» **TASK INSTRUCTIONS**:
Rewrite the entries below, swapping every "winter jacket" for "parka" and leaving everything else untouched.
· · · · ·
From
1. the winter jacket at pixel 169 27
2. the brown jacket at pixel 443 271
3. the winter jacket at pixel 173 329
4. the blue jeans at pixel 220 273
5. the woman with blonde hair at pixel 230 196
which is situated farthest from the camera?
· · · · ·
» **RESULT FOR THIS EXERCISE**:
From
1. the parka at pixel 169 27
2. the brown jacket at pixel 443 271
3. the parka at pixel 173 329
4. the blue jeans at pixel 220 273
5. the woman with blonde hair at pixel 230 196
which is situated farthest from the camera?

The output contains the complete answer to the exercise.